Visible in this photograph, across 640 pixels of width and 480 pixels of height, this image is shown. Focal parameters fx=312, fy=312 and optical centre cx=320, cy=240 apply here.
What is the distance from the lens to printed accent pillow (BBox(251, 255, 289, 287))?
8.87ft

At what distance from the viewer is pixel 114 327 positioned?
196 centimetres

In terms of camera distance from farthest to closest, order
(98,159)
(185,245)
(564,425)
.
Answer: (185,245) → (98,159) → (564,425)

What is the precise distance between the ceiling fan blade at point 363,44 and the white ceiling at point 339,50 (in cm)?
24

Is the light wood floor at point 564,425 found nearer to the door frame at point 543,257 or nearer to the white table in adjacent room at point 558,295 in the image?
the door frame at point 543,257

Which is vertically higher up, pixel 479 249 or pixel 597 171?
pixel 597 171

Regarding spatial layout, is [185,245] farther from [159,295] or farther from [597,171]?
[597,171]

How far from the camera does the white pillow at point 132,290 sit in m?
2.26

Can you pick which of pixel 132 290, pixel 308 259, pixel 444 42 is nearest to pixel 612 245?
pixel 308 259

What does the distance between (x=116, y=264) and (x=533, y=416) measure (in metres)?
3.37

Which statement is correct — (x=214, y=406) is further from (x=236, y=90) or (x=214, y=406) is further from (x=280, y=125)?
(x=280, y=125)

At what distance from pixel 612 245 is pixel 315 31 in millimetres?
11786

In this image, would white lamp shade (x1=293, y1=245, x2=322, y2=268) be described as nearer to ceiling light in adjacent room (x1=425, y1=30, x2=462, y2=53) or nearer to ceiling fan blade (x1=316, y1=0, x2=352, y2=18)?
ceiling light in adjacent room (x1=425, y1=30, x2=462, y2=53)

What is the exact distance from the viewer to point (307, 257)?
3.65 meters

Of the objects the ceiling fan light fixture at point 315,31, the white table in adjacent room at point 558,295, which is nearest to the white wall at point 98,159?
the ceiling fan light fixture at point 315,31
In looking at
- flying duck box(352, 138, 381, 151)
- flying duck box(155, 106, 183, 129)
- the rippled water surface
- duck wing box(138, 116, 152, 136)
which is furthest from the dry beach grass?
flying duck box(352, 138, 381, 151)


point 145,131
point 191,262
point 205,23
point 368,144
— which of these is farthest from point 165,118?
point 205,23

__________

Given problem
Rescale the lines starting at the one containing "point 145,131" and ending at the last line of the records: copy each line, requests included, but multiply every point coordinate in the answers by 0.2 and round to whole numbers, with halves rounded up.

Answer to this problem
point 145,131
point 191,262
point 205,23
point 368,144
— which of these is farthest from point 165,118?
point 41,5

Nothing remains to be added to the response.